§ **Exercise data**:
== Segment start ==
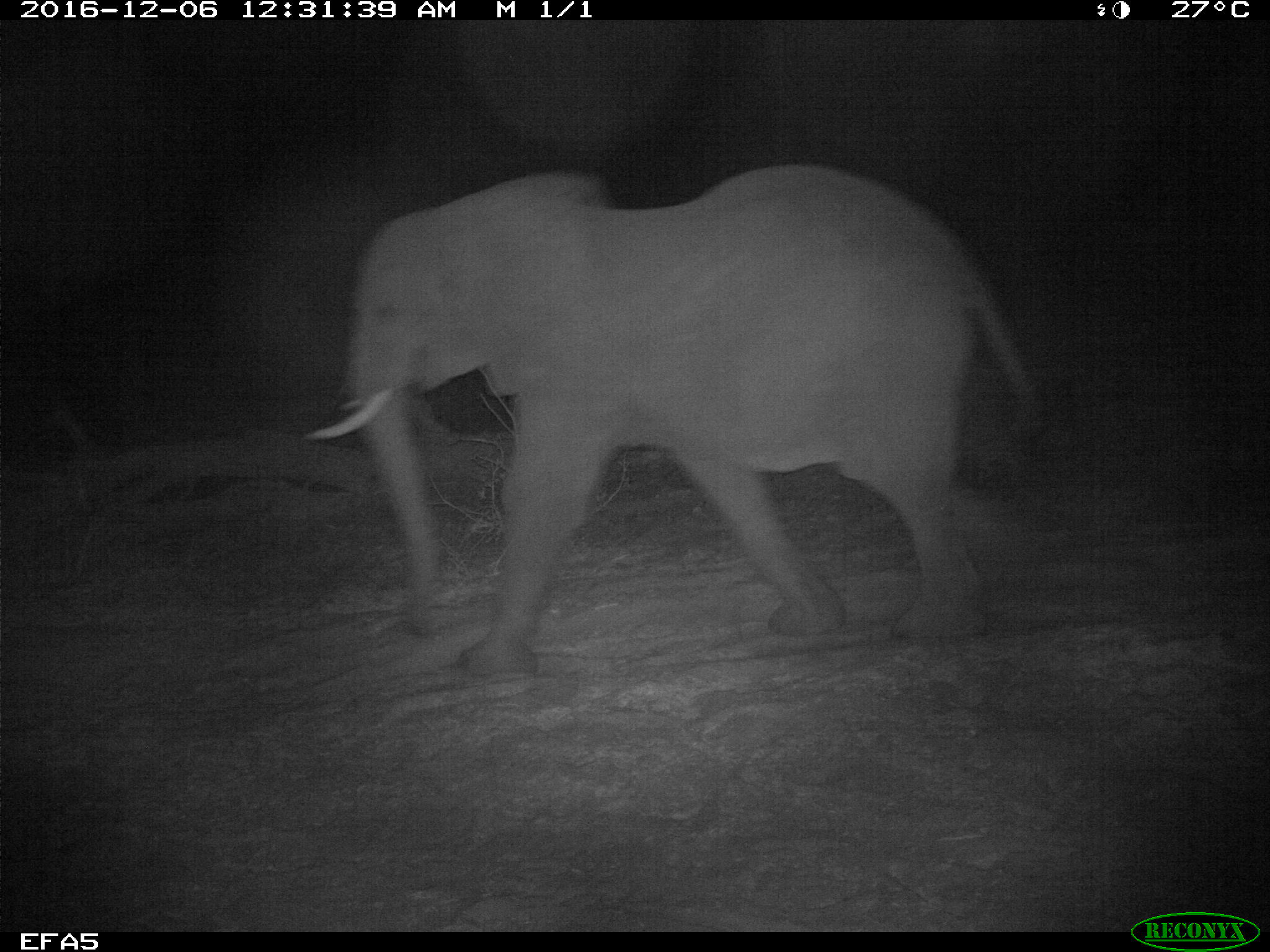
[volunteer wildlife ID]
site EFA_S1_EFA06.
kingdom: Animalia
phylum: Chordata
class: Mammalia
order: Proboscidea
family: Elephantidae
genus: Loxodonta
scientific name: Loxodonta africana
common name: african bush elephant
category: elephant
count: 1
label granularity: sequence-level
== Segment end ==
== Segment start ==
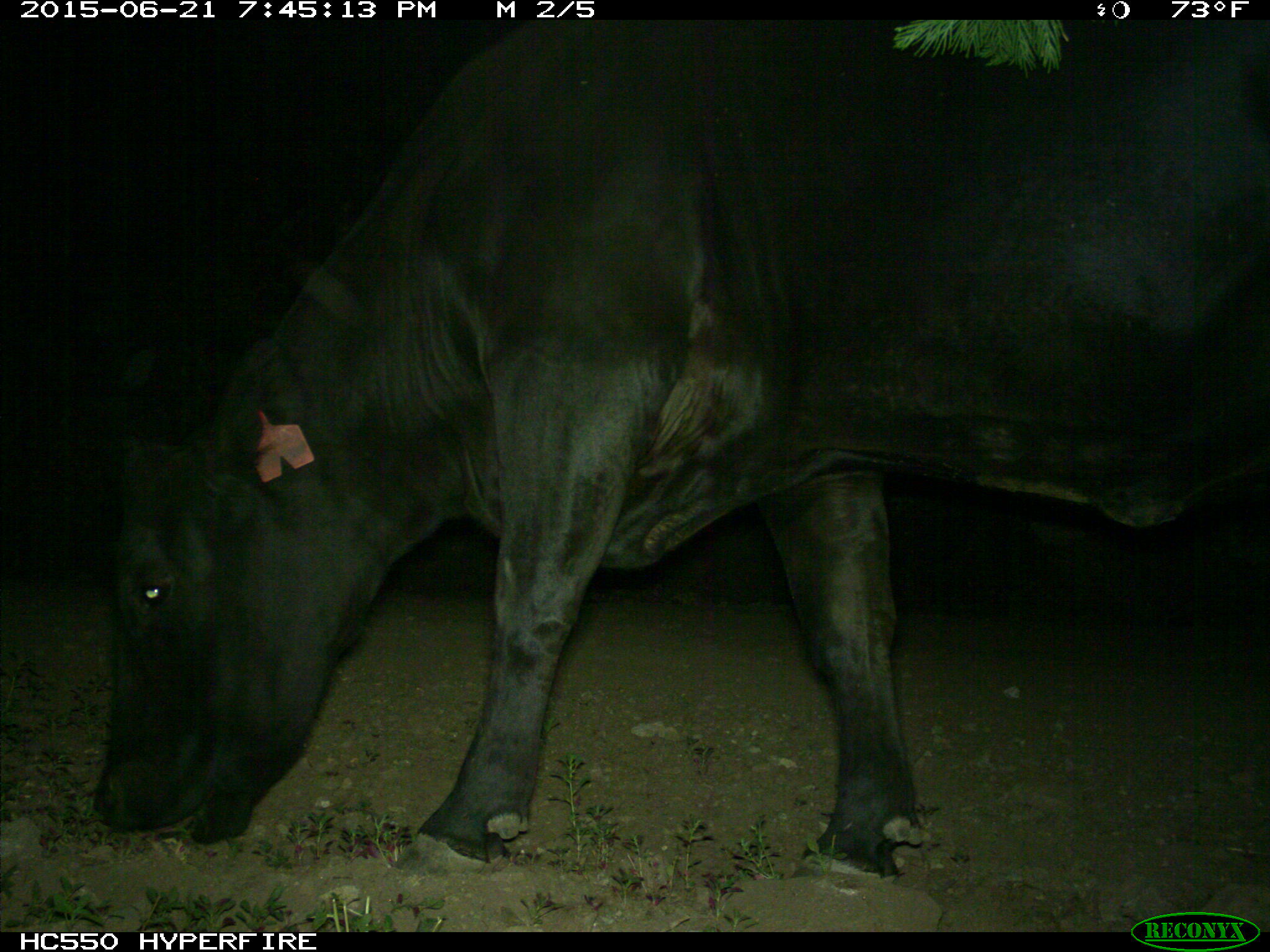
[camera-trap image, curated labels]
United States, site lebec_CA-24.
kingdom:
== Segment end ==
§ **Activity**: Look for the word "site" in every line of the records. State how many lines contain it, and write only the number.

§ **Problem solution**: 2